Your objective: Nothing but the lines holding the string "script" should appear in the answer. Copy them from the entries.

Page images and extracted text:
--- START ---
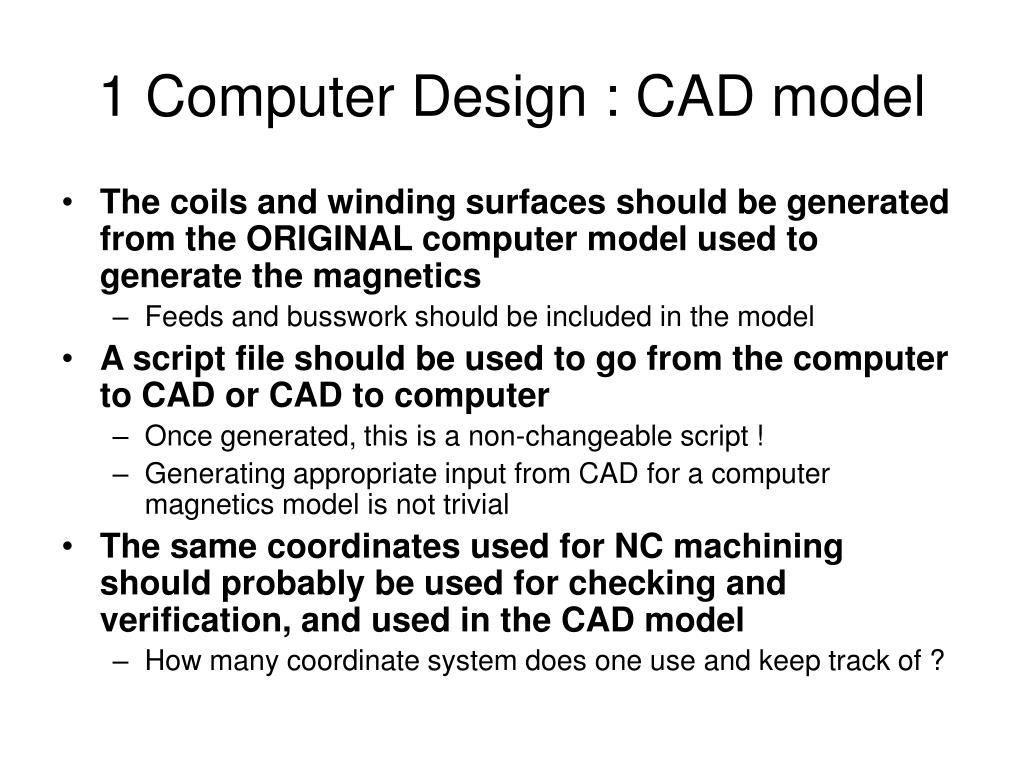 1 Computer Design : CAD model

• The coils and winding surfaces should be generated from the ORIGINAL computer model used to generate the magnetics
– Feeds and busswork should be included in the model

• A script file should be used to go from the computer to CAD or CAD to computer
– Once generated, this is a non-changeable script !
– Generating appropriate input from CAD for a computer magnetics model is not trivial

• The same coordinates used for NC machining should probably be used for checking and verification, and used in the CAD model
– How many coordinate system does one use and keep track of ?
--- END ---
Output below:
• A script file should be used to go from the computer to CAD or CAD to computer
– Once generated, this is a non-changeable script !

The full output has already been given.